### Short exercise
Convert the lines starting with the one containing "Is point 215,156" and going on through the one containing "651 centimetres" into a numbered list, leaving out blank lines.

Items from a dataset:
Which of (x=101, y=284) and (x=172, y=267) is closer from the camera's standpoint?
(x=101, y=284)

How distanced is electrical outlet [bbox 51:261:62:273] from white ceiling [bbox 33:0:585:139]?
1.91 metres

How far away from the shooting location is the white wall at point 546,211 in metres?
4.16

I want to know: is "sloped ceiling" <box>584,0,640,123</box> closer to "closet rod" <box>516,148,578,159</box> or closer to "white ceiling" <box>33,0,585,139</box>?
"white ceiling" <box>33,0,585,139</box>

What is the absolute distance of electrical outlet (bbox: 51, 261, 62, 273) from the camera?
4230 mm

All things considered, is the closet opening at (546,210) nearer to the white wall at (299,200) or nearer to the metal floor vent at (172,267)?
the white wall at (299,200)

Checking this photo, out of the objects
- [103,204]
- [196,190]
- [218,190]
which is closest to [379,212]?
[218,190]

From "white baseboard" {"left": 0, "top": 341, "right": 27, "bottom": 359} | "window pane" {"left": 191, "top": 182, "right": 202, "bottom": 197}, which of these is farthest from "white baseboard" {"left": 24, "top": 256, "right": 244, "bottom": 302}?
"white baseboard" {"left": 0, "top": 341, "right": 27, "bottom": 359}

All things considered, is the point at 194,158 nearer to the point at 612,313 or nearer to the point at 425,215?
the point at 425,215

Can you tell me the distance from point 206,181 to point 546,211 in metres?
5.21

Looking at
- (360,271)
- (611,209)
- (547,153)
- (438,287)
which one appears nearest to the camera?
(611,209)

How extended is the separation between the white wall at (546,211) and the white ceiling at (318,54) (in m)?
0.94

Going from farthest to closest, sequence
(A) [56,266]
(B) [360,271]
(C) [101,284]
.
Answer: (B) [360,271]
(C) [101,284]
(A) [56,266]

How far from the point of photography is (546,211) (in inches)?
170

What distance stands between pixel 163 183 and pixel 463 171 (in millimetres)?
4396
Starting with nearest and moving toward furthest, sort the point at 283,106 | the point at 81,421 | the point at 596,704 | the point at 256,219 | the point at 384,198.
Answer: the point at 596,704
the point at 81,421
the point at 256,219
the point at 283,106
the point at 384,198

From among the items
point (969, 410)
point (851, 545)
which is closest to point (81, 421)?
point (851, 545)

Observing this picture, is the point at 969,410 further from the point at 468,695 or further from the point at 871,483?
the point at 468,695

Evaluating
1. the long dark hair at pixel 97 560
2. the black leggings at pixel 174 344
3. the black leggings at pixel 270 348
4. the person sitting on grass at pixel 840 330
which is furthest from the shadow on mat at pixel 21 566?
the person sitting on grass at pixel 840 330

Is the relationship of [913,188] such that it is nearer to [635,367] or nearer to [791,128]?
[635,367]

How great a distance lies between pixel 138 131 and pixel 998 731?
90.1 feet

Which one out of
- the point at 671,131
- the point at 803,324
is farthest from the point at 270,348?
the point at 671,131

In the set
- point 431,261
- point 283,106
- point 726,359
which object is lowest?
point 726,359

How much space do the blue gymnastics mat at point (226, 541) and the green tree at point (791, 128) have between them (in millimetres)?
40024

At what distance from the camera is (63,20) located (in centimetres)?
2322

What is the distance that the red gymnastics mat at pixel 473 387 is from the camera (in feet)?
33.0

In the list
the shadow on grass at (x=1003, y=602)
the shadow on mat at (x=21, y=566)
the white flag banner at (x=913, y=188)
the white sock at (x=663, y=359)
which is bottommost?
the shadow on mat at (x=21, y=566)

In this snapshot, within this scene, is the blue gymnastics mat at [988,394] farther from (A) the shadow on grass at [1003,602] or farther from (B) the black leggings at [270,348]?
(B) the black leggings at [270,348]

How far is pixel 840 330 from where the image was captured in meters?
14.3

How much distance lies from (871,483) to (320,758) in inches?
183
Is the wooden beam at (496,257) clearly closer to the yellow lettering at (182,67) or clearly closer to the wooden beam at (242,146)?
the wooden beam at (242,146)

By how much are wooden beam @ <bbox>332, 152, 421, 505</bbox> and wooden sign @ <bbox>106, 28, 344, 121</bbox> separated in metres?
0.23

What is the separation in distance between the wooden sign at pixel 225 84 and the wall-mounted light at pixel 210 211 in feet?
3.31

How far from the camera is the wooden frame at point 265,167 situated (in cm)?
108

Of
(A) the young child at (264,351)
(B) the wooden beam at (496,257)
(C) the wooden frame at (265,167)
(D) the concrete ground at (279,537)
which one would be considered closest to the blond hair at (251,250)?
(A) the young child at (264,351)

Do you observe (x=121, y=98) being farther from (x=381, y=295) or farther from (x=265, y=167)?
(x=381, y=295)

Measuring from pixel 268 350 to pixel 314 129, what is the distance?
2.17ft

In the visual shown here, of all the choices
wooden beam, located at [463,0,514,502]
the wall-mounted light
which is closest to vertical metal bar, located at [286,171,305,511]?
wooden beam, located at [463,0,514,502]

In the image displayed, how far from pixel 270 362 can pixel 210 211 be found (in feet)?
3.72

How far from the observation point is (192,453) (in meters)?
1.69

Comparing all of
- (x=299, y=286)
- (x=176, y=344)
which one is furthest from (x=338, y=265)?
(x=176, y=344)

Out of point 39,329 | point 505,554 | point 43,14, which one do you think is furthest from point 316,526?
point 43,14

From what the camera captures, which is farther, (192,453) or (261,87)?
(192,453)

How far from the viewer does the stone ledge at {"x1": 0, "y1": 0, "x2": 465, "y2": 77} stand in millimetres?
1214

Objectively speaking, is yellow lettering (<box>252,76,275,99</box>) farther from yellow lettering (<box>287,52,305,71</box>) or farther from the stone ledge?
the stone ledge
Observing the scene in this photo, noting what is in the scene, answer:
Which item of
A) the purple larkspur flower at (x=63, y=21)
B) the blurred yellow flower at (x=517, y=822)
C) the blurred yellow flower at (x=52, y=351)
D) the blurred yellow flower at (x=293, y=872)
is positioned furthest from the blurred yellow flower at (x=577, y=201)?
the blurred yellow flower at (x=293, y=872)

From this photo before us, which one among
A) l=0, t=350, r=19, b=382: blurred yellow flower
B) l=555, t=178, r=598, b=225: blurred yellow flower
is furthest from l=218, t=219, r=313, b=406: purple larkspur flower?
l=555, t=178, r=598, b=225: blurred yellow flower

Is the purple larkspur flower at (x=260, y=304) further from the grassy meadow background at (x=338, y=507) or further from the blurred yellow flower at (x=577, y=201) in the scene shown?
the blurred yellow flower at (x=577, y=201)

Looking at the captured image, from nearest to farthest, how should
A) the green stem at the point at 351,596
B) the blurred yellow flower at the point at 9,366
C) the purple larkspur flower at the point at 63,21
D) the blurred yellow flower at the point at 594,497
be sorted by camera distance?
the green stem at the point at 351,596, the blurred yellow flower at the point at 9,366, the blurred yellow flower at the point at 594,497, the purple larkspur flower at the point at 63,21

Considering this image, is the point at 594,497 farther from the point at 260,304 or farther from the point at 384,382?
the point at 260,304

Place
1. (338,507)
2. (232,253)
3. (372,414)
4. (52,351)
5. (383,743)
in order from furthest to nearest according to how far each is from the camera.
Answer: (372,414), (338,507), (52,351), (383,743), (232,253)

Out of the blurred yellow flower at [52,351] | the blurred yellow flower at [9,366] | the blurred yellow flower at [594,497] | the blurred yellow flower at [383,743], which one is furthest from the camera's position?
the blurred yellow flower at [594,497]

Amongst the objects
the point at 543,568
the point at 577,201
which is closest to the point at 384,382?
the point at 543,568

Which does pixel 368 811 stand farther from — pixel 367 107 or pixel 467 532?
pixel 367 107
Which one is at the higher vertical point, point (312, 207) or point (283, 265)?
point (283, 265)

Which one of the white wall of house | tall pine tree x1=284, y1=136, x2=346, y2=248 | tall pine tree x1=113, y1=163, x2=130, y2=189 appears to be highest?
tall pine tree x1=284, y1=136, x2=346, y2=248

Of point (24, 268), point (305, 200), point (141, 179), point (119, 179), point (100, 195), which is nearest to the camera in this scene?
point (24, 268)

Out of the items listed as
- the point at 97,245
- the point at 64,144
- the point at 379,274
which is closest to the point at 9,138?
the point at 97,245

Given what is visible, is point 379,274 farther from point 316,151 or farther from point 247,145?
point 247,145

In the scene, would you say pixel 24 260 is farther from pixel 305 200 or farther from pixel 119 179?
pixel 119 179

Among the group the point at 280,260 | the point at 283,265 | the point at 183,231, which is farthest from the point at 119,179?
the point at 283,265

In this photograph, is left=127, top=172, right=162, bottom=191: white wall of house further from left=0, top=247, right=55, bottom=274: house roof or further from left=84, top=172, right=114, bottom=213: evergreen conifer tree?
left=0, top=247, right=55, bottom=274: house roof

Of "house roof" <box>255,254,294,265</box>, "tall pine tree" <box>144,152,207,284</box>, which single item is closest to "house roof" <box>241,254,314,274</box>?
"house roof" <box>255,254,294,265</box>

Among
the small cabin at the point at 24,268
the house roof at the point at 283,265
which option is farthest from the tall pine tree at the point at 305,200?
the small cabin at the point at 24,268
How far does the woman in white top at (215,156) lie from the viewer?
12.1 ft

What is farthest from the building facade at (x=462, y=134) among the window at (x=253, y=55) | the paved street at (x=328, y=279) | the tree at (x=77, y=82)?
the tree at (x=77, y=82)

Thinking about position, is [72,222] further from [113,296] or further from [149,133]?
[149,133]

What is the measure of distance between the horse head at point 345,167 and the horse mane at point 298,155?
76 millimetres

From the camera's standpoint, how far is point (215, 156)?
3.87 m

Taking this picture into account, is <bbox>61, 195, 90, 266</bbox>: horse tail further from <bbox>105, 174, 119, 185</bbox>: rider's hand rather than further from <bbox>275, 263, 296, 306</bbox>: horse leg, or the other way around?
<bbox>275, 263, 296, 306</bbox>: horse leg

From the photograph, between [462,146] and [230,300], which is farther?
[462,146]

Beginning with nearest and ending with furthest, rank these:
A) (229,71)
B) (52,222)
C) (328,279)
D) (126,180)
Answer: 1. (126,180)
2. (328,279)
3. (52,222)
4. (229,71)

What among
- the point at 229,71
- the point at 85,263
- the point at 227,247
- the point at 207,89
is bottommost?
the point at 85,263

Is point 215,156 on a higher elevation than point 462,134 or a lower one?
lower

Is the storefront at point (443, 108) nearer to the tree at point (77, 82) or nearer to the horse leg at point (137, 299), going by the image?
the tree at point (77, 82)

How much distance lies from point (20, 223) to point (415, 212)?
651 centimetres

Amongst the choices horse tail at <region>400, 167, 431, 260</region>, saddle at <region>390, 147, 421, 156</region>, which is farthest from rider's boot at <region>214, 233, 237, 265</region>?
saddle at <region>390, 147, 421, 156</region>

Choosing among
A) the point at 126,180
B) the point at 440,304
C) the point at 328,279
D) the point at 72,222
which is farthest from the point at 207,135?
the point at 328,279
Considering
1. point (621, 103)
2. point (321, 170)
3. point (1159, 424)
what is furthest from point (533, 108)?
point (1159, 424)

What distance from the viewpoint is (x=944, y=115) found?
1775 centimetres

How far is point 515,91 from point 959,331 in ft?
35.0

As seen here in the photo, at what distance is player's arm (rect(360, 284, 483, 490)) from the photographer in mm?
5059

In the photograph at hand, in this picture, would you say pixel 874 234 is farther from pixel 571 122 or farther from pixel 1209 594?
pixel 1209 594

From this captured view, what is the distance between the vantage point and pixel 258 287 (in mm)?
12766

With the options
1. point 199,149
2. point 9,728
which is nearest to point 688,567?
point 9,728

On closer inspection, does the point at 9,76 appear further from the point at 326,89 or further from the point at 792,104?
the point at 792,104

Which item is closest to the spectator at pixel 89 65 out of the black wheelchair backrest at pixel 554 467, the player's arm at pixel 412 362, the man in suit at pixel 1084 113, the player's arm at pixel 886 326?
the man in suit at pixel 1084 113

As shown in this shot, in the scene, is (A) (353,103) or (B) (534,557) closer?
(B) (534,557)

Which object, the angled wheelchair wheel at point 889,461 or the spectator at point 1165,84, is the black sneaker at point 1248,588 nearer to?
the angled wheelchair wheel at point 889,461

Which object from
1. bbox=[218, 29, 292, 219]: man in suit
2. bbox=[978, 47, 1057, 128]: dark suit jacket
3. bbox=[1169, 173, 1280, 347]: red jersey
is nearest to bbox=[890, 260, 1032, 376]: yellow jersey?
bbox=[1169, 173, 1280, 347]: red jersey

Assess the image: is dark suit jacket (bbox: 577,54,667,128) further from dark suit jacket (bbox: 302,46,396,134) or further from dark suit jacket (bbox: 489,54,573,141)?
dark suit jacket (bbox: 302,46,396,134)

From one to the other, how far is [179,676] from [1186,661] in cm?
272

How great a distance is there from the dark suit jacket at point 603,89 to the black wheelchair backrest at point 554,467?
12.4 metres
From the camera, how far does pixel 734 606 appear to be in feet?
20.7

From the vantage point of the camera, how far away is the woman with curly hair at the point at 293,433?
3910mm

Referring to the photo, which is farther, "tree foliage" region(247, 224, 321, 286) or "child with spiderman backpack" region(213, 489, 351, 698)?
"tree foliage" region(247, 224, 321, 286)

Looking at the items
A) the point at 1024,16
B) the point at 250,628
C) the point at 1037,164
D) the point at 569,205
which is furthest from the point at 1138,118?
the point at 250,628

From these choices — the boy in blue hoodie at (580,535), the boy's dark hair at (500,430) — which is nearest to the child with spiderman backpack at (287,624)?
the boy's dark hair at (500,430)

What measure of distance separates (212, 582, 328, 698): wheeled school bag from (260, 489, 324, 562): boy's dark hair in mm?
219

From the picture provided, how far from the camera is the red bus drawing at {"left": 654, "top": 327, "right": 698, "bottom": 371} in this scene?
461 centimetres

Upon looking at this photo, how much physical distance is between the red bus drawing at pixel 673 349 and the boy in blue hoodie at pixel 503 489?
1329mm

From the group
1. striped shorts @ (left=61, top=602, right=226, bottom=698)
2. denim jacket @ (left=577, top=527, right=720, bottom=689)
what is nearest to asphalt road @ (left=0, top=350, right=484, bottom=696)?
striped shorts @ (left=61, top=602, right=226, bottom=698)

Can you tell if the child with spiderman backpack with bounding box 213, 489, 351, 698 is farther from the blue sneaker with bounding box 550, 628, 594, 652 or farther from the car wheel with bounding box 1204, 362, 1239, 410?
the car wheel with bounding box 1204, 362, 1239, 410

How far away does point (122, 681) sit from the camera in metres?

### Reply
1. Is point 215,156 on a higher elevation than point 462,134 or a lower one?
2. lower
3. Is the storefront at point (443, 108) nearer to the tree at point (77, 82) or nearer to the horse leg at point (137, 299), going by the image?
4. the tree at point (77, 82)
5. How much distance lies from point (20, 223) to point (415, 212)?
6. 651 centimetres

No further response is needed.